As Darren and I come up on our seventh wedding anniversary, I find myself looking back on my last 7 years as a stepmom.Somedays I love being a stepmom. There are times I feel like everything is aligned. My relationship with my stepkids feels natural and easy. I feel like I belong and am a parent in this home.
This is not that time. I do not feel like that right now.
I’m constantly reminded that I am “not a parent” by the response I get to any and all things from one of my stepkids.
Different parenting styles and values make us feel like we are failing. We can’t (effectively) implement the type of parenting style that we believe in.
Things I never thought would be part of our stepfamily equation, have reared their ugly face.
When you’re trying to raise children to be a successful, kind, hard working, respectful contributing adults in society – it’s a really hard thing to manage.
Lately I have been thinking back to a conversation I had with Brenda, the Publisher of Stepmom Magazine when I first became a stepmom.
I was two years into step-motherhood.
I was in that hearts and sparkles, love my stepkids like they are my own, everything is great and always will be, secretly feeling pressure to be the perfect stepmom, phase of stepmom life.
“Jamie it’s great that you feel this way about step-parenting but this is not how all stepmoms feel”

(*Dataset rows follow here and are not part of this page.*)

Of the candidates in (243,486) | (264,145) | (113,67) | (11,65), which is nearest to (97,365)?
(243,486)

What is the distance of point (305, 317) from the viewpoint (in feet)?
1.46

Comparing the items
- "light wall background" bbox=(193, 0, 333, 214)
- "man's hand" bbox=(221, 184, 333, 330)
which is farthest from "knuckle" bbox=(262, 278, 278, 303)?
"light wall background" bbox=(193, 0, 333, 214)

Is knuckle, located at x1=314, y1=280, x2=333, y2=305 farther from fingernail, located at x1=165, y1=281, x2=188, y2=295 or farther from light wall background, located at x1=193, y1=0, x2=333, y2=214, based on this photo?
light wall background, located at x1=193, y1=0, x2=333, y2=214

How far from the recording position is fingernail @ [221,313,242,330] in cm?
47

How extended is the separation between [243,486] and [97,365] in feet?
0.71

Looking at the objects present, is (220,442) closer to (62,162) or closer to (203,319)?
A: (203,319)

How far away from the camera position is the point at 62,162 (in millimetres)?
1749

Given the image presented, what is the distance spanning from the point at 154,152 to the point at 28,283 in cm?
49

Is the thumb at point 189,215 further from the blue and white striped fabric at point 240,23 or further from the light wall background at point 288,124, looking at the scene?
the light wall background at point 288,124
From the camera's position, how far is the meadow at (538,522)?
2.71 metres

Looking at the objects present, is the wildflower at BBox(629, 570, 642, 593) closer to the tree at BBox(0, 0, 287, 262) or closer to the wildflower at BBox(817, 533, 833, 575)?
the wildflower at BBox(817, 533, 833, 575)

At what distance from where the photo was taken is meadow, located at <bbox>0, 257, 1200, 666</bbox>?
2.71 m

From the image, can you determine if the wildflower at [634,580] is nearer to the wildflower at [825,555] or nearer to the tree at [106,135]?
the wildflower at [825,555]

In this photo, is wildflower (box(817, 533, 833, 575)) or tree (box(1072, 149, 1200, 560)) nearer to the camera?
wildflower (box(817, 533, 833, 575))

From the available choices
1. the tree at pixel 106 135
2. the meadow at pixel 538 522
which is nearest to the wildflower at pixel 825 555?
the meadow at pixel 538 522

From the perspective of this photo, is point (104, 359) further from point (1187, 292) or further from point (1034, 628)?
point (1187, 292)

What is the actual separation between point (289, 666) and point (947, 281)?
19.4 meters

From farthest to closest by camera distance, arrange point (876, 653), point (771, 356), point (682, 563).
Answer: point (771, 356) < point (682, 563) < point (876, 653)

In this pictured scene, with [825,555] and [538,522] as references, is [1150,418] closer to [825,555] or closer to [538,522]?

When I really think about this exchange, she was saying “girl you’re just getting started, brace yourself”
I should have braced.
Being a stepmom is hard.
It tests you in ways you never predicted.
The emotions you feel can suck the life out of you.
The lack of control over so many things that impact your life and the people you care about, can make you questions a lot of things
I have gone through many stages of stepmom life.
All in, disengaged, wine with the ex, awkward silences at the arena, pushing for positive co-parenting relationship, drafting notes for the lawyers. I’ve done it all. I’ve tried it all.
I’ve had to pivot based on circumstances outside of my control.
To say it’s been an emotional rollercoaster is an understatement.
What phase am I in now?
I’m in the “I am my husband’s wife” phase.
He has three kids. They are my stepkids but right now, I am not their parent. My role ranges from “cool aunt” to “evil stepmom” – depending on what kid you ask.
They have a mom and they have a dad – I am a bonus on the side (or not, again, depending on who you ask)
My job right now is to support my husband.
My job is to be there for our little girl.
My job (literally) is to share my experiences with you.
As I type, I question whether I share this on my blog or if it’s better suited it for my private community. It’s pretty vulnerable. I may get backlash. Can I actually say this out loud?
While moms are encouraged to keep it real, stepmoms are not. Which is the reason I started that community in the first place.
The hardest part for me, especially right now, is grieving the loss of the family I thought I would have.
I went into this with the best of intentions. Going all in. Doing all the things.
I wanted our stepfamily to function like a first family – at least on our “weeks on”.
Sometimes it has felt like that – but more and more it does not.
Maybe that’s how it goes with teenagers?
Maybe I’ve had my head up my ass this whole time. I don’t know?
Either way I’m learning to be okay with it.
This is what my family needs right now. This is the phase we are in.
If you’re reading this with the same judgement I use to have when I read articles from stepmoms who were in a similar place – I get it. I was there too. I never thought I would be here.
HERE’S WHAT YOU NEED TO REMEMBER
1. There is no one size fits all approach to stepfamily life. What works for one stepfamily may not work for another.
2. What work for your stepfamily right now, may not work three years from now. Things can change, really quickly. You don’t know what you don’t know.
3. There are so many contributing factors and so many things that are outside of your control – the only thing you can count on is that you will have curve balls thrown your way. Lots of them.